What is being asked =>
Arrange the listing as a Markdown table with the columns Row and Line. Start with the line containing "Looking at the picture here, from" and go on through the end of the listing, giving each line its own numbered row and leaving out blank lines.

Material provided =>
[Start]
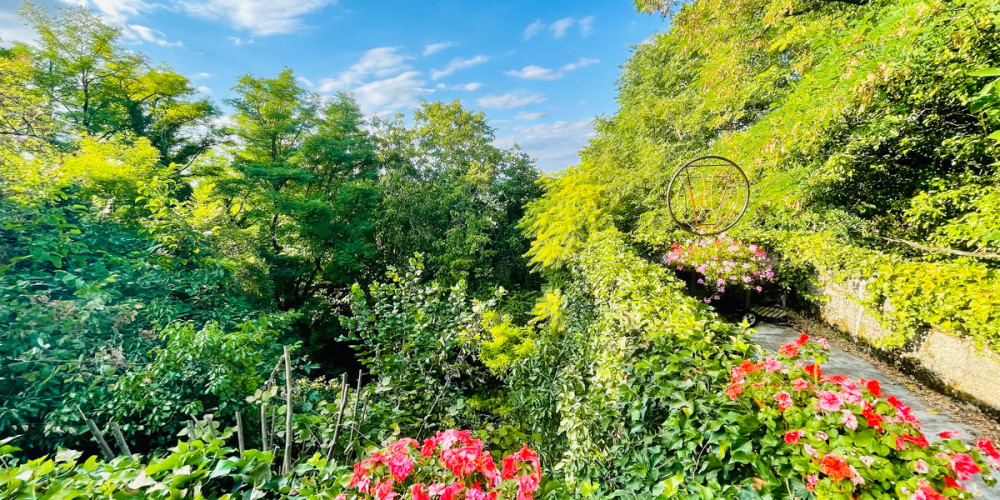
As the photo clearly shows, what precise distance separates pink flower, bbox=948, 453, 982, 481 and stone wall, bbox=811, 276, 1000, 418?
136 inches

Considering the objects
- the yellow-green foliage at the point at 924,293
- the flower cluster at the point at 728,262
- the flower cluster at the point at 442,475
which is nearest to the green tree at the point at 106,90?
the flower cluster at the point at 442,475

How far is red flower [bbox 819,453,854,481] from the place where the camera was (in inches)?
45.3

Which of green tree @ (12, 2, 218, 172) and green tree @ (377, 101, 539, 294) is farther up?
green tree @ (12, 2, 218, 172)

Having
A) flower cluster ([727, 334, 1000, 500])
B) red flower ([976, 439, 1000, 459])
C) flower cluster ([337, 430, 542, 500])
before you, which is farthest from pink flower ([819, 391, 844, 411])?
flower cluster ([337, 430, 542, 500])

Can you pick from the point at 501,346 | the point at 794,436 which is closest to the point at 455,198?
the point at 501,346

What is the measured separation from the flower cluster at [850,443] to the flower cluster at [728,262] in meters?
5.16

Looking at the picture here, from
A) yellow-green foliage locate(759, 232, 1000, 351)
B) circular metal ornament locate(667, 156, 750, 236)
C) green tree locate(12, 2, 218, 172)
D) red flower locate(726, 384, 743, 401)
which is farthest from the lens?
green tree locate(12, 2, 218, 172)

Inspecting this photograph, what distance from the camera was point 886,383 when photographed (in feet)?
[End]
Task answer =>
| Row | Line |
|---|---|
| 1 | Looking at the picture here, from |
| 2 | A) yellow-green foliage locate(759, 232, 1000, 351) |
| 3 | B) circular metal ornament locate(667, 156, 750, 236) |
| 4 | C) green tree locate(12, 2, 218, 172) |
| 5 | D) red flower locate(726, 384, 743, 401) |
| 6 | which is farthest from the lens? |
| 7 | green tree locate(12, 2, 218, 172) |
| 8 | Inspecting this photograph, what distance from the camera was point 886,383 when photographed (in feet)? |